SNOWMASS, COLO. — Promising new biomarkers of complement turnover may provide a rapid measure of lupus activity over a defined time period.
This would be enormously helpful to physicians in monitoring disease activity accurately, predicting flares, and adjusting treatment accordingly. Measurement of C3 and C4, long the standard means of assessing the disease state, leave much to be desired, Dr. John P. Atkinson observed at a symposium sponsored by the American College of Rheumatology.
The novel biomarkers are the result of pioneering work by Dr. Joseph M. Ahearn and his colleagues at the University of Pittsburgh. They took advantage of the fact that in times of increased systemic lupus erythematosus (SLE) activity patients experience accelerated complement turnover.

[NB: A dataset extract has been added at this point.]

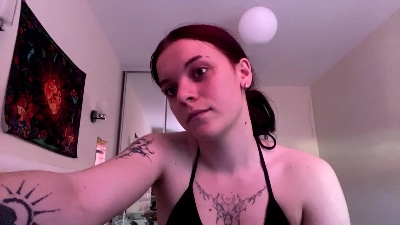 CyrstalEhret live cam on Cam4
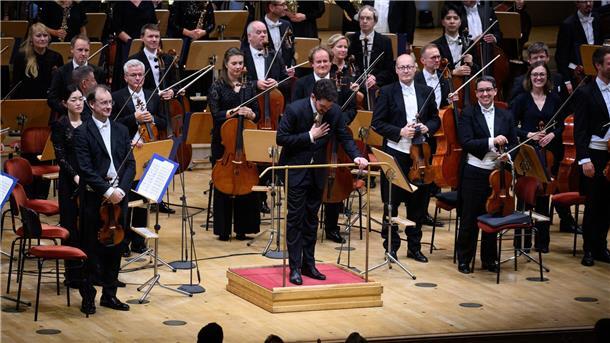 Nach Absage in Belgien: Dirigent Shani in Berlin gefeiert Dirigent Lahav Shani und die Münchner Philharmoniker werden in Berlin gefeiert.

The investigators identified fragments of the cleaved complement and showed that these fragments are deposited on the surface of many types of cells, including RBCs, platelets, and polymorphonuclear neutrophils. The amount of deposited complement-activation product C4d correlates with disease activity, while complement receptor type 1 deposition varies inversely with SLE activity, explained Dr. Atkinson, the Samuel B. Grant Professor of Clinical Medicine at Washington University at St. Louis.

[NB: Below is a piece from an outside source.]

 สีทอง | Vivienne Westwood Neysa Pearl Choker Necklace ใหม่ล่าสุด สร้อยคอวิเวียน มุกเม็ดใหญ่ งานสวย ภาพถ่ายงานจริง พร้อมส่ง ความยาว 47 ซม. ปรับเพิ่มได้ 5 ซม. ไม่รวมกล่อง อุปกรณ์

The half-lives of RBCs, platelets, and polymorphonuclear neutrophils are about 60 days, 7 days, and 3 days, respectively. Depending upon which cell type is assessed for fragment deposits, physicians can obtain a picture of SLE activity over the course of a very different period of time.
Also, there is some preliminary evidence to suggest platelet C4d deposition might predict future vascular events in SLE patients with antiphospholipid antibodies.
Clinical trials are underway to assess the clinical utility of the new biomarkers.
The rheumatologist disclosed he has no financial conflict of interest with regard to the biomarkers but serves as a consultant to or is on the scientific advisory boards of several pharmaceutical companies.